PROBLEM: Set out the records below again exactly; skip the images.

[Records from a dataset]
┄┄┄┄┄┄┄┄┄┄┄┄┄┄┄┄┄┄┄┄

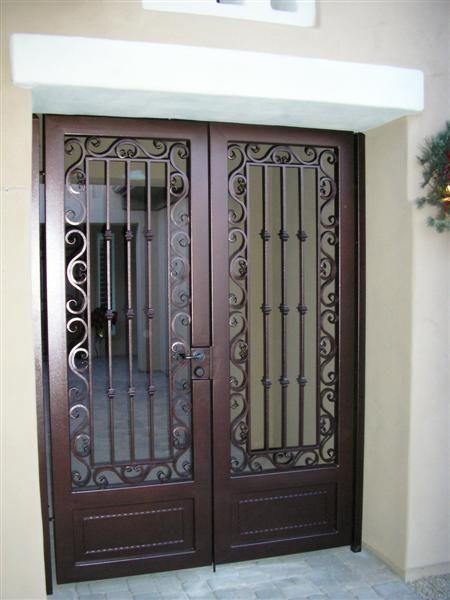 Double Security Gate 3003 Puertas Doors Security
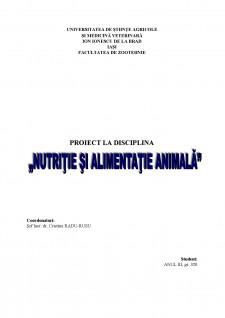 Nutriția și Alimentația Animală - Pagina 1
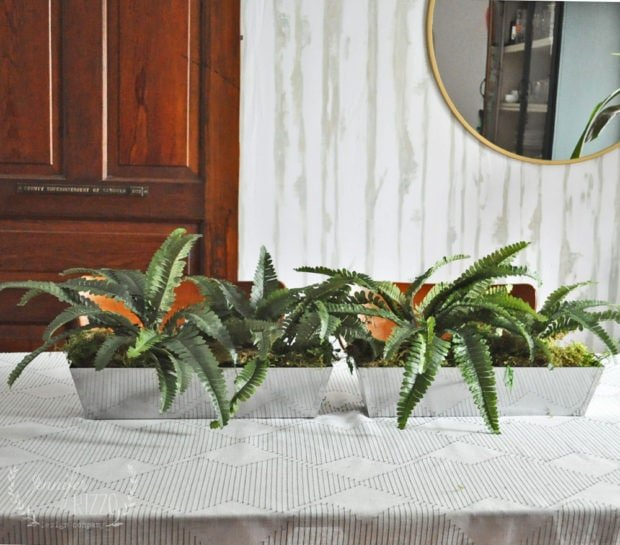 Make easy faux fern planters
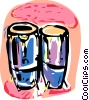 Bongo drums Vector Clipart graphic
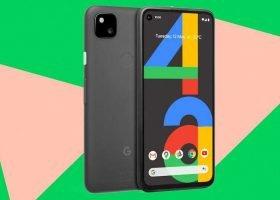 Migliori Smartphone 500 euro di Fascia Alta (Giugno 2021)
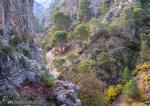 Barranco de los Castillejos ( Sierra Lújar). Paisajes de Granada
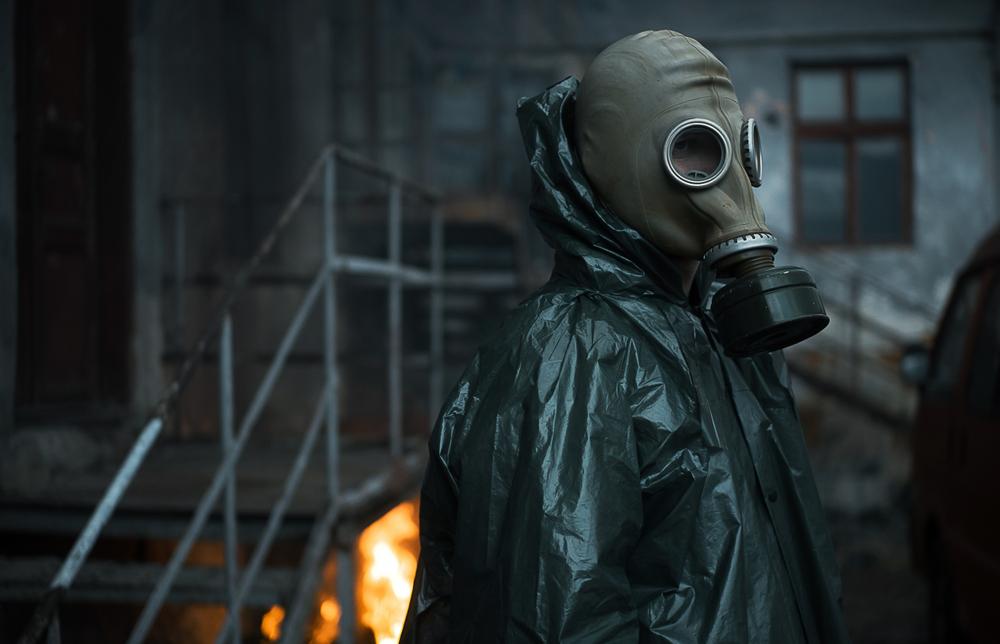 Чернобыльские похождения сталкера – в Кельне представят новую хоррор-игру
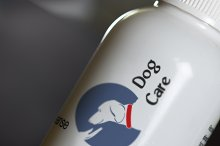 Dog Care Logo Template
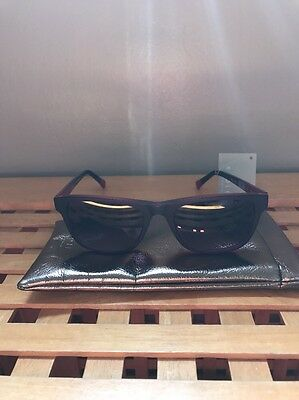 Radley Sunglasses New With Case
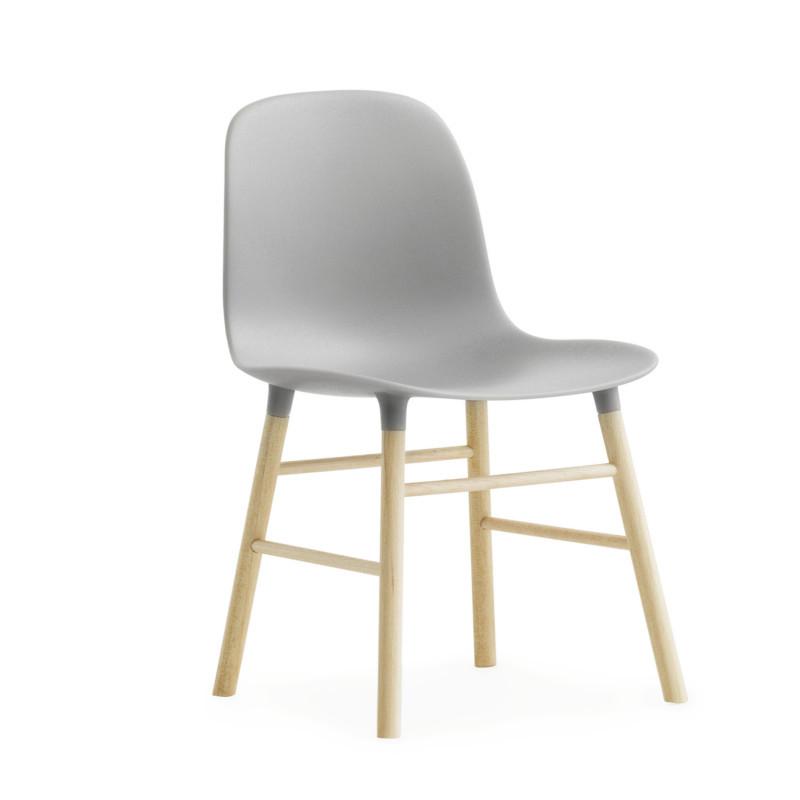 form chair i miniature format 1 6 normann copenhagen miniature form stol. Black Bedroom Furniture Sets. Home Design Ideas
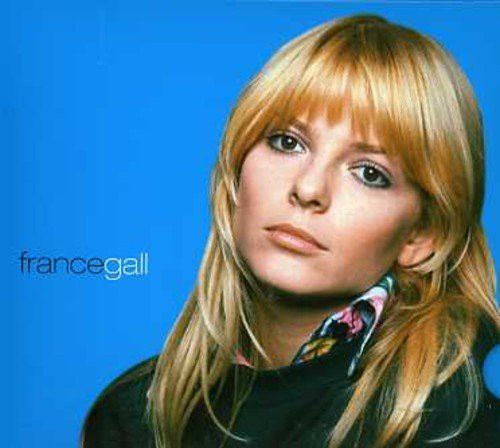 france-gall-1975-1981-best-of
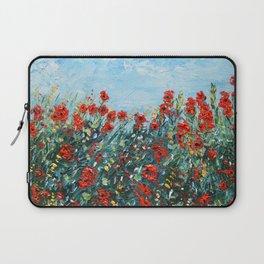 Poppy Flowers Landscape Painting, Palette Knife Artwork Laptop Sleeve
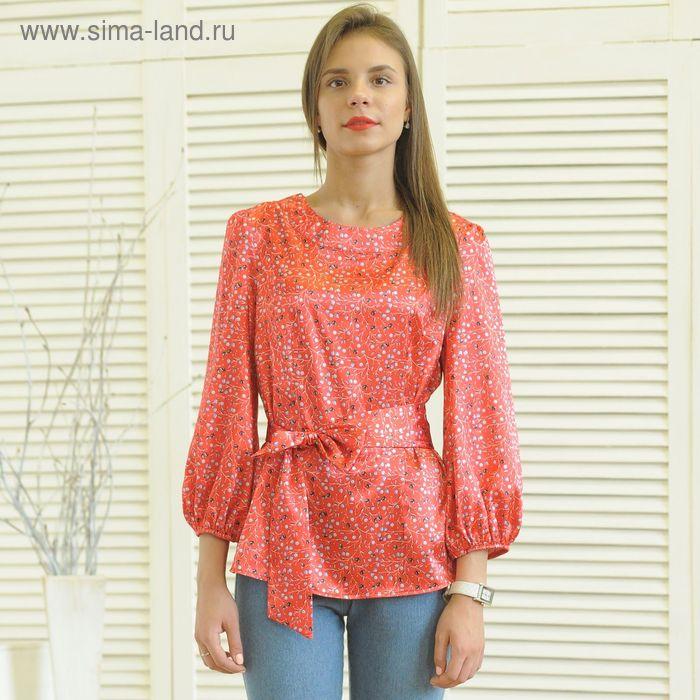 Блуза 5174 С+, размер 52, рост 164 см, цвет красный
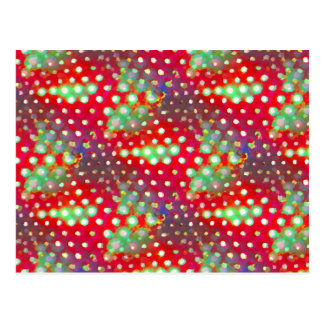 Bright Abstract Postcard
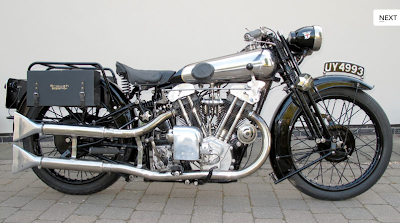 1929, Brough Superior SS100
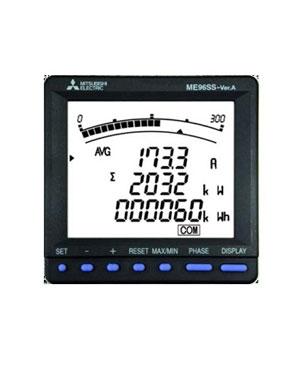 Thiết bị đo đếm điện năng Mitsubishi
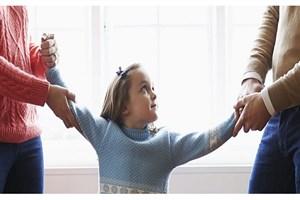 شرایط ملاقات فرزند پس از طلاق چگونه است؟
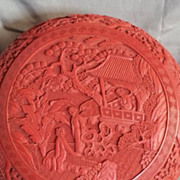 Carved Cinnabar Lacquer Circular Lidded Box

┄┄┄┄┄┄┄┄┄┄┄┄┄┄┄┄┄┄┄┄

OUTPUT FOR THIS EXERCISE:
 Double Security Gate 3003 Puertas Doors Security
 Nutriția și Alimentația Animală - Pagina 1
 Make easy faux fern planters
 Bongo drums Vector Clipart graphic
 Migliori Smartphone 500 euro di Fascia Alta (Giugno 2021)
 Barranco de los Castillejos ( Sierra Lújar). Paisajes de Granada
 Чернобыльские похождения сталкера – в Кельне представят новую хоррор-игру
 Dog Care Logo Template
 Radley Sunglasses New With Case
 form chair i miniature format 1 6 normann copenhagen miniature form stol. Black Bedroom Furniture Sets. Home Design Ideas
 france-gall-1975-1981-best-of
 Poppy Flowers Landscape Painting, Palette Knife Artwork Laptop Sleeve
 Блуза 5174 С+, размер 52, рост 164 см, цвет красный
 Bright Abstract Postcard
 1929, Brough Superior SS100
 Thiết bị đo đếm điện năng Mitsubishi
 شرایط ملاقات فرزند پس از طلاق چگونه است؟
 Carved Cinnabar Lacquer Circular Lidded Box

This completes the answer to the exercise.